Mount Izaak Walton Northeast Ridge via McGee Creek

  • Updated: June 15, 2014
  • Post By: Matthew Hengst

What:
  Mount Izaak Walton (12,077')
When: June 13th to 15th, 2014
Where: Sierra Nevada, North of Bishop
Who: Matthew Hengst, Jen Blackie, Kristen Lindbergh
Pictures: [Matt]
GPS Track: [Map]

A combination of factors had delayed the initial Sierra trip of the season but finally it was time for a peakbagging weekend at altitude.  With a job switch imminent I needed to take advantage of whatever vacation time I could manage so we planned a last minute 3 day up McGee Creek to get Mount Izaak Walton via the northeast ridge which Secor at least described as a "good" 3rd class route.


Friday night complications resulted in us not leaving Orange County until almost 9 pm so we ere quite happy to spend the night bivying in Alabama Hills after grabbing our permit from the night drop in Lone Pine.


We woke up a little late (which was going to be a theme for the trip) and drove the rest of the way to the signed turnoff for McGee Creek about 30 miles north of Bishop.
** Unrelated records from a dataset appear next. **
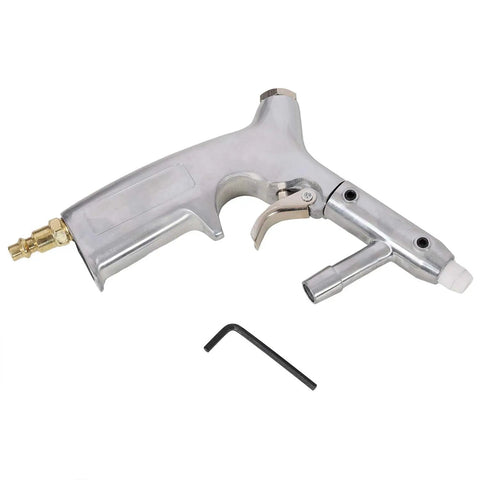 Heavy Duty Handheld Sandblasting Gun Kit With Portable Hopper, silver aluminum surface blaster gun with trigger.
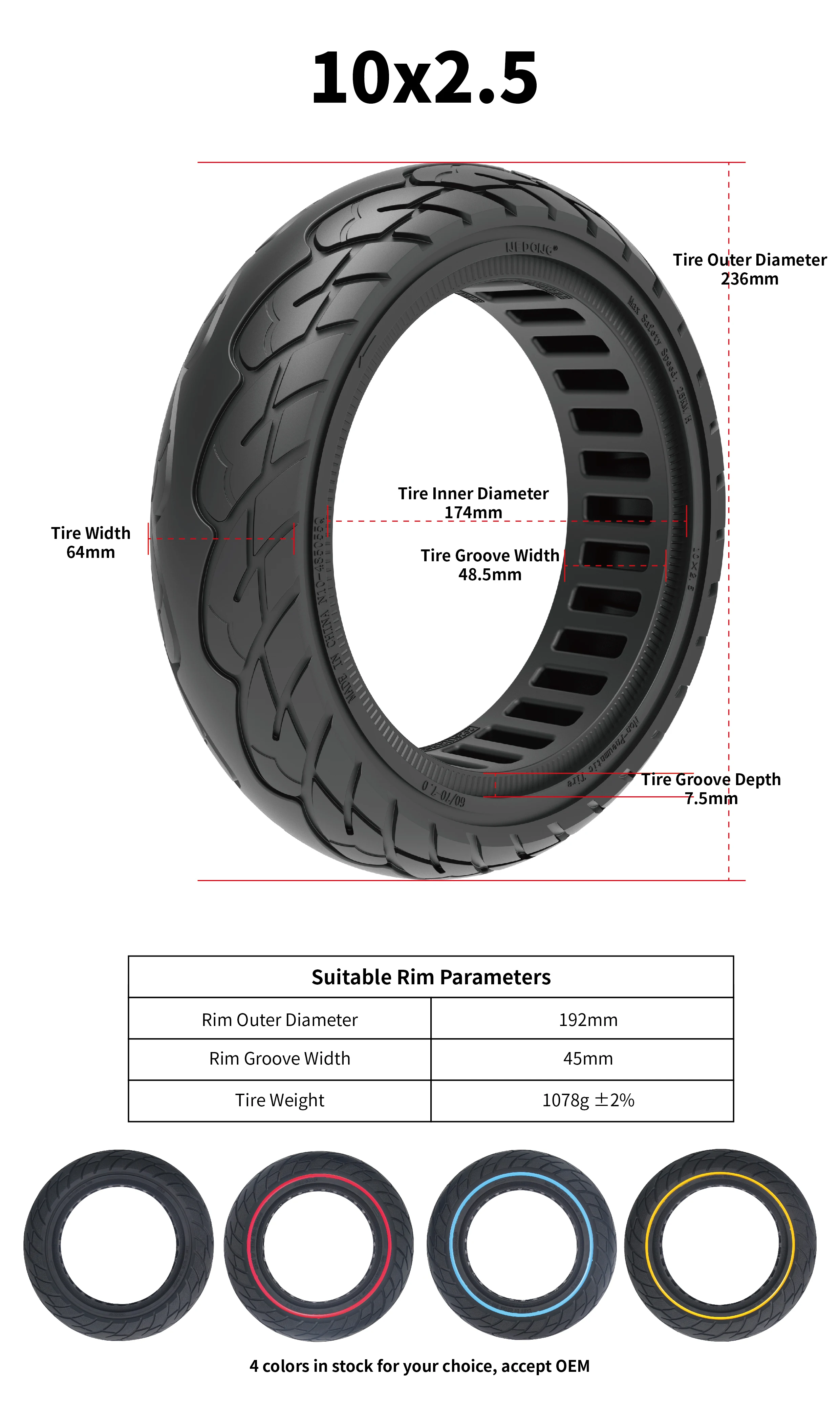 Nedong 10 inch honeycomb solid rubber tires no flat 10x2.5 tires mobility scooter tyres G30 for Ninebot scooter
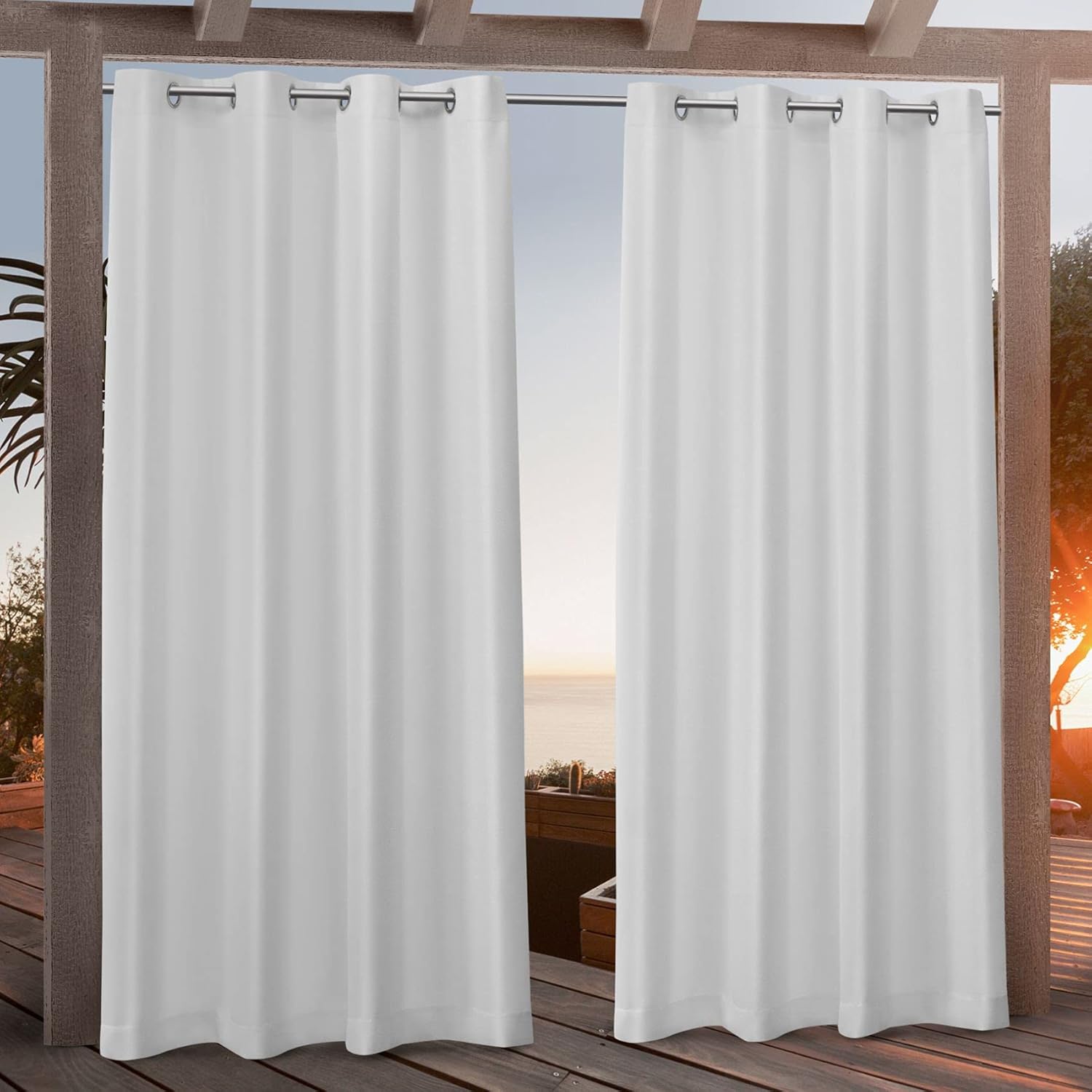 Outdoor Curtains - Nicole Miller Canvas Indoor/Outdoor Grommet Top Curtain Panel, 54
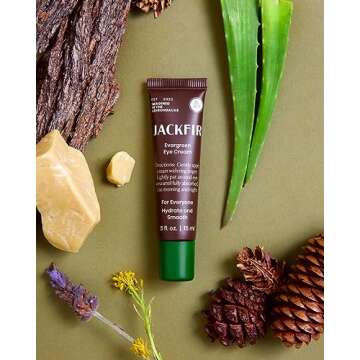 Jackfir The Evergreen Eye Cream, Natural Eye Cream for Men, Helps Reduce Puffiness and Brighten Under Eye Dark Circles, EWG Verified, Organic Ingredients, For All Skin Types, 0.5 Fl Oz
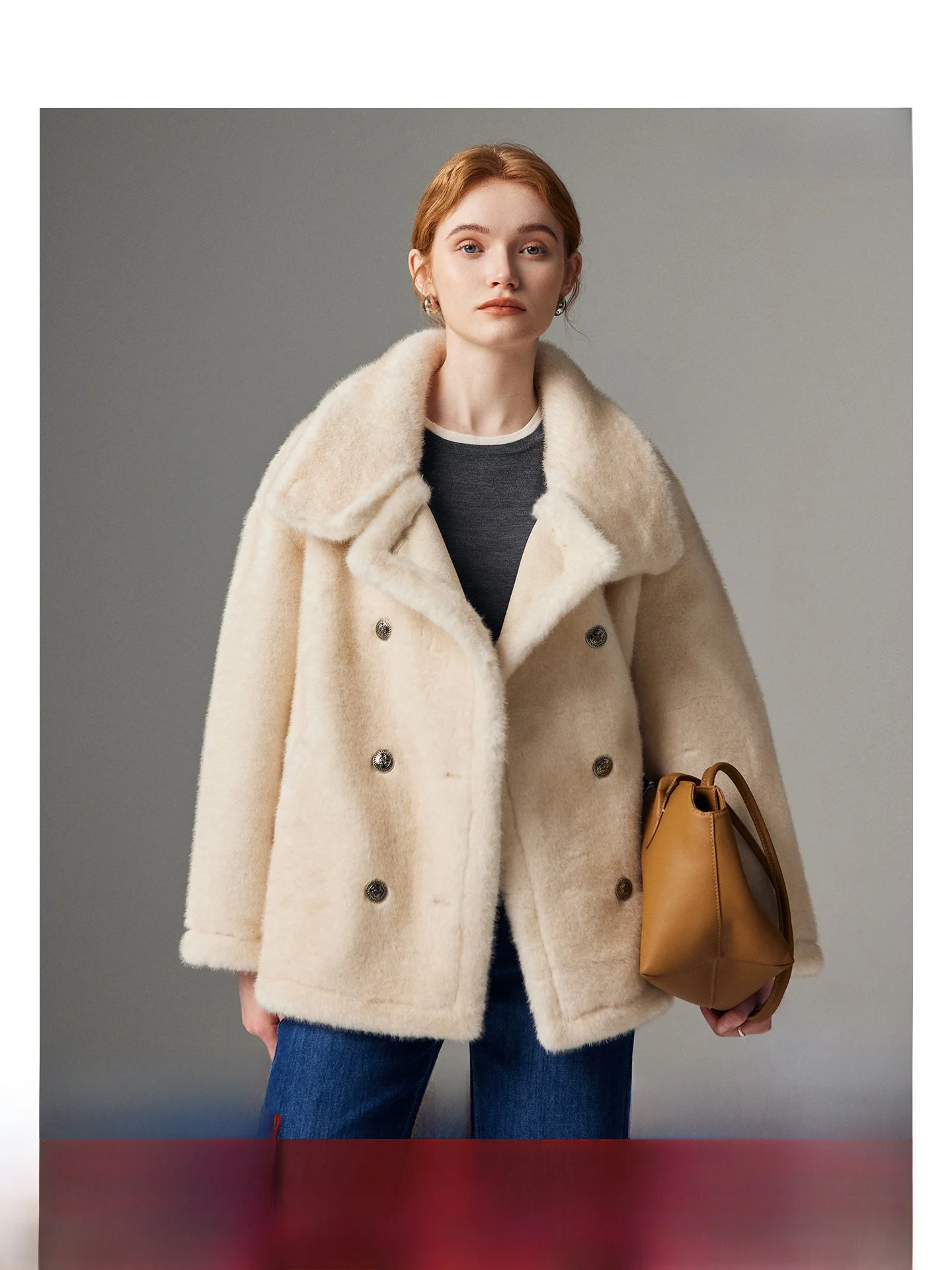 

Женское утепленное пальто из искусственного меха с воротником-стойкой, на флисовой подкладке, экологичное, с длинными рукавами, средней длины, прямого кроя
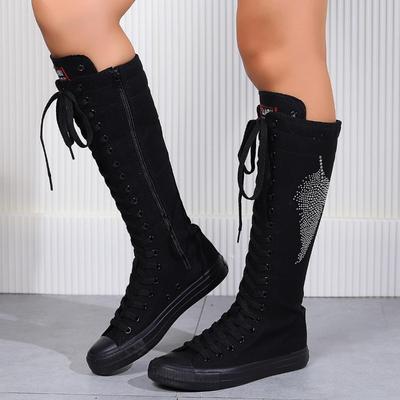 Damenmode flache Canvas-Sportstiefel mit Spitzen-Innenreißverschluss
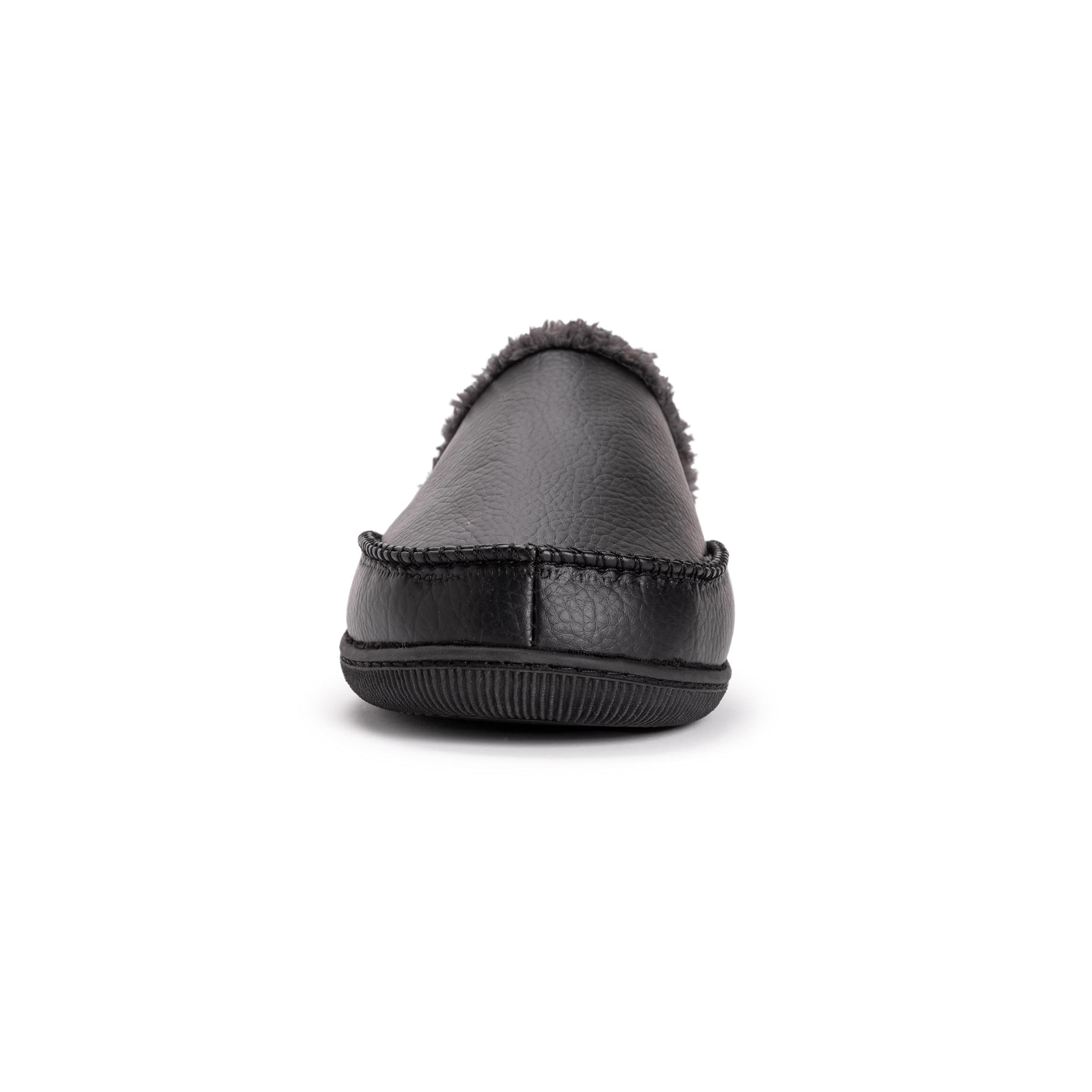 MUK LUKS Men's Faux Leather Clog Slipper, Black, 12-13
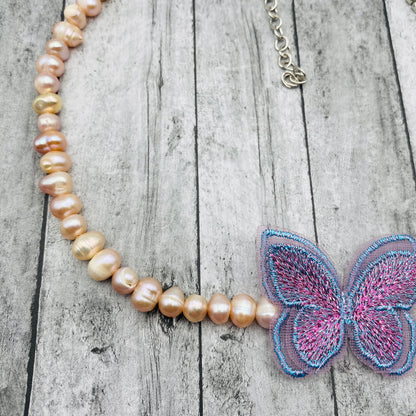 Boho Butterfly Choker Necklace – Natural Pearls & Crystals, Gift for Her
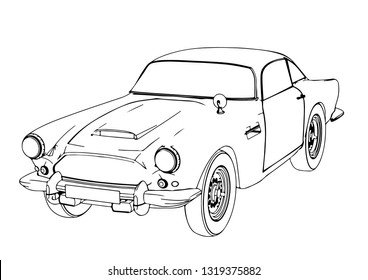 sketch retro car vector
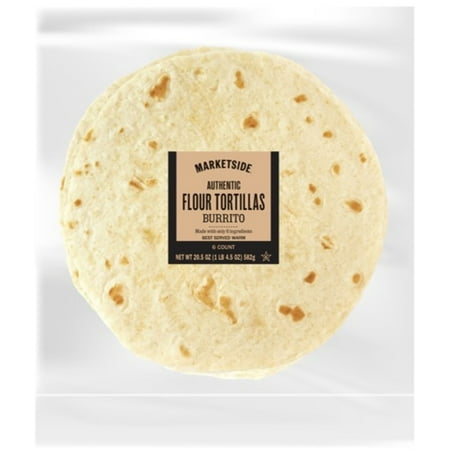 Marketside Authentic 6 Ingredient Flour Tortillas, Large Burrito, 6 Count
The road is paved right to the end where there's a parking lot with a bathroom and bear boxes right past a pack station.


McGee Creek has been on my list for quite a while as I've heard from numerous people how pretty it is.  Unfortunately my bucket list has a bad habit of growing faster than I can knock items off.  Granted that's not the worst problem to have...

The view from the parking lot was already impressive and only got better as we got a few miles in.  We weren't thrilled at the notion of mule traffic but since the pass was still covered in snow they were only going partway in.


We did catch sight of a pack train on the lower trail (there's a split for the first mile or two and we took the upper branch) right around the wilderness boundary and we booked it so we didn't get caught behind them.  We thought we heard them one other time but managed to stay ahead.


The trail...wasn't bad...


We could hear the wind howling above us and word from others on the trail was that it was going to last until Tuesday.  And sure enough once we passed Upper McGee Lake we were getting pounded.


We hustled over the pass trying to make it over and back down before we lost daylight.


And failed.  But we did get a view of where we'd be spending the next few days before it got too dark right around the point we reached Fish Creek.

We actually missed where we'd planned to leave the trail intending to jump over a small saddle to reach Tully Lake.  We figured this out and made the unwise decision to just head a bit further down the trail and shortcut over to the drainage.

On the GPS track notice the direct path (which we took going back) vs our slightly roundabout path the first night.  Oops.

This also cost us the two best campsites we came across (see the Should Have Camped waypoints)

Instead we ended up doing a boots off stream crossing through some incredibly cold water and bushwhacking our way back up to Tully Lake, not finding any suitable campsites, and continuing up a drainage before finally settling for the aptly named Camp Ehhh.

There were some trees which provided a bit of protection but not as much as we really hoped for considering the wind situation.  We were tired enough at this point we called it good enough and settled down for dinner.

The next morning we got up reluctantly once the sun hit us.  Because it was cold.


The good news was we had a short climb that day so we could afford to take a bit of extra time getting out of camp.


We moseyed up the large basin aiming for the saddle.  The only trick was avoiding the snow as much as possible since it had a bad habit of turning into a post-holing mess.


As I mentioned before our planned goal was the reportedly quality 3rd class NE ridge route.  We spent a short while eyeing the snow fields and evaluating the slightly more roundabout 2nd class and more snow free route we could see off to the left of the above picture before deciding to go for our ridge.


As it turns out that was a good call.  We strayed a bit to the left to avoid the main snow field and then jumped on the ridge to the summit.  As promised it was solid and a "good route"


We had a good view and mercifully only a little bit of wind.


We spent a good long while on the summit enjoying our lucky break in the weather.



Ritter and Banner can be seen to the left of the above picture.


Descending was easy and we aimed for a route with less snow than the way up.


We spent another cold yet enjoyable night in camp.  We hadn't seen signs of anyone else since well before the pass so it felt like we had the entire basin to ourselves.

The next morning the wind was back in force.  For once the weather worked out conveniently for us!

With great reluctance we packed up and got moving back toward the pass.


Sure enough Tully Lake has two nice well protected campsites.  Directly on the planned route we'd passed by.  Ah well, next time.


We briefly jumped in the lake but it was so cold that didn't last long before we were strolling back up the pass.



McGee pass isn't bad from either side but there are an annoying amount of switchbacks when coming at it from the west.  At least they're short.



Once again the wind had us hurrying down off the pass.


On the far side we had to recross the same snowfields as before but out footsteps from two days ago made it a bit easier.


And once we were below that it was a breeze.  Unlike some of the other passes the trail doesn't have any of the big steps that can kill your knees so bad on descent.


And having finished a fun trip in the Sierra the only way to improve the day was to pay a visit to everyone's favorite Rovana resident.


After a amazing feast of steak and veggies we even made it back to Orange County by a (relatively) respectable 2 am.